Kultur
Modellen auf die Pelle gerückt

Donnerstag, 21.08.2008, 19:08 Uhr

Borken-Gemen. Die Haut – das ist für die Mediziner zunächst das größte Organ des menschlichen Organismus . Und für Maria-Margerita Modlmayr ? Für die Künstlerin, wohnhaft in Köln, ist Haut eine Art Landschaft, bestehend aus vielen Ebenen, die in ihren Bildern etwa in pastosem Farbauftrag Niederschlag finden. Wie bei jenem Paar in Pink, das zugleich das Schlussbild von Modlmayrs zwölfteiligem Bilderzyklus „Spiegelungen: Modelle & Malerin“ markiert. Zu sehen ist dieser zurzeit in der Galerie Depot Haus Grafenwald in Gemen bei Borken .

Die freischaffende Künstlerin, sie arbeitet unter dem Namen „M-M Modlmayr“, präsentiert ihre Bilder regelmäßig im Haus unweit der Jugendburg. Denn Modlmayr, geboren 1967 im Allgäu, wuchs, nach vierjährigem England-Aufenthalt mit ihren Eltern, in Borken auf. Seither ist das Depot in Gemen tatsächlich ihr (Bilder-)Depot. Denn es sind Modlmayrs Eltern, die seit fünf Jahren die Geschicke des Hauses lenken.

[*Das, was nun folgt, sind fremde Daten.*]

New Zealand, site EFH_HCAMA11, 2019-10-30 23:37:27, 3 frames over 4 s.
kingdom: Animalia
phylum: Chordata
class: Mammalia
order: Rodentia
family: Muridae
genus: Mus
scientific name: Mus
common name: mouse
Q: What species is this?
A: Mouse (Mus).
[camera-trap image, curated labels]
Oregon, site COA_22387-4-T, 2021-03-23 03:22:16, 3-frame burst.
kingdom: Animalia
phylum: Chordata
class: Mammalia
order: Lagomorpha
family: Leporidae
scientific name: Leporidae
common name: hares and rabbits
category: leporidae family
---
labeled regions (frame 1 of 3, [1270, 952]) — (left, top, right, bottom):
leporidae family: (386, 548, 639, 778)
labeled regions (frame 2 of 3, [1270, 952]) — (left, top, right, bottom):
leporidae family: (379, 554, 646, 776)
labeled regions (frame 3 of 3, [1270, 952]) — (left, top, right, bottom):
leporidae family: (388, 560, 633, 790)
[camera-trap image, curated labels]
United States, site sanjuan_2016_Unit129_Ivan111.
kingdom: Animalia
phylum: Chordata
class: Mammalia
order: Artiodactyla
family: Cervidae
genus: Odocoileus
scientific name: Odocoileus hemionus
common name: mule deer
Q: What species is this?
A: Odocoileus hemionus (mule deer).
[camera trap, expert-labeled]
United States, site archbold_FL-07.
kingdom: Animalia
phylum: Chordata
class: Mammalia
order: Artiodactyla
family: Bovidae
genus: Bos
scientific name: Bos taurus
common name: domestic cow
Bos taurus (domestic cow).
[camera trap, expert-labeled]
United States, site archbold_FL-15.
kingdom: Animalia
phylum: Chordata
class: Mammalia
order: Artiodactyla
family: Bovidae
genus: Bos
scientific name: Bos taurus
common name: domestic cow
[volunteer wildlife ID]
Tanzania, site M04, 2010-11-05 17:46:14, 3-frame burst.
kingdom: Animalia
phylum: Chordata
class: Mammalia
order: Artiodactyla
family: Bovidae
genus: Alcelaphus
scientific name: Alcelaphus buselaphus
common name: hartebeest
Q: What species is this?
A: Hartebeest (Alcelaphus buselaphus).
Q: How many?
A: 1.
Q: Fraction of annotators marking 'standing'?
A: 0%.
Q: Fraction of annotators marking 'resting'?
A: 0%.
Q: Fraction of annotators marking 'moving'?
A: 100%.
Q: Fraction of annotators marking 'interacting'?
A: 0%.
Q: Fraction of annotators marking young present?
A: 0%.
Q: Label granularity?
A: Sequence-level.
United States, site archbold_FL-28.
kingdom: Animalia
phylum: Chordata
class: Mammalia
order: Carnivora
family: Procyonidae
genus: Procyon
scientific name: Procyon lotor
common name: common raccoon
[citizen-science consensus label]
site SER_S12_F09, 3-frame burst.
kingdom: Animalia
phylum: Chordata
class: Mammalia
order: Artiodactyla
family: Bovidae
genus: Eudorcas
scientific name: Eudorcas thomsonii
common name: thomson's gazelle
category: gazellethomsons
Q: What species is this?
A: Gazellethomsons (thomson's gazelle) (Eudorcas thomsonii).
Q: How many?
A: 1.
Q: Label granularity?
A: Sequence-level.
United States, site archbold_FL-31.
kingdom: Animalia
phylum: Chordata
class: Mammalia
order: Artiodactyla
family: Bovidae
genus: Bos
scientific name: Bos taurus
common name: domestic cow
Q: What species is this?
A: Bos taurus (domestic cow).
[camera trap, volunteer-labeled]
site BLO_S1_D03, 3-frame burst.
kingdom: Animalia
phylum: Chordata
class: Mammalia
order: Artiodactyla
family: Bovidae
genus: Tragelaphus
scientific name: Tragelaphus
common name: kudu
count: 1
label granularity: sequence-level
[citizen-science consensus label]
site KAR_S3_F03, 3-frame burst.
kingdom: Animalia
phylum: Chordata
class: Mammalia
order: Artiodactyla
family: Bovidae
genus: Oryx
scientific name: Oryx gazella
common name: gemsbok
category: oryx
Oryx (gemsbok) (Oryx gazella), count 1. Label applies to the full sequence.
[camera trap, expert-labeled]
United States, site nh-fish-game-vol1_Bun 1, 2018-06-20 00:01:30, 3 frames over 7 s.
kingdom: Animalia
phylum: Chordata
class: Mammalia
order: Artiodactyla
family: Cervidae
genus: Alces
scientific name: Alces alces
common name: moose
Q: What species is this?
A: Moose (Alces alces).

Die dort nun ausgestellte Arbeit (Öl auf Leinwand) von M-M Modlmayr entstand bereits 1999, war aber bislang nur in München zu sehen, wo die Künstlerin von 1992 bis 1999 Malerei und Grafik an der Akademie der Bildenden Künste studierte. Bevor Modlmayr danach zum Studienaufenthalt nach Venedig und zum Stipendium nach Paris aufbrach, versammelte sie noch einmal einige Künstlerkollegen um sich und bat sie, Modell zu sitzen.

Wichtig war es ihr, die „Beziehung zwischen Modell und Malerin zu spiegeln“. Deshalb mussten die, die Modlmayr malte, am Ende ein Foto von der Künstlerin schießen. Nach dieser Vorlage porträtierte sie sich selbst – „mit dem Ausdruck im Gesicht, den man hat, wenn man sich zuvor vier Stunden lang mit der Person gegenüber beschäftigt hat“.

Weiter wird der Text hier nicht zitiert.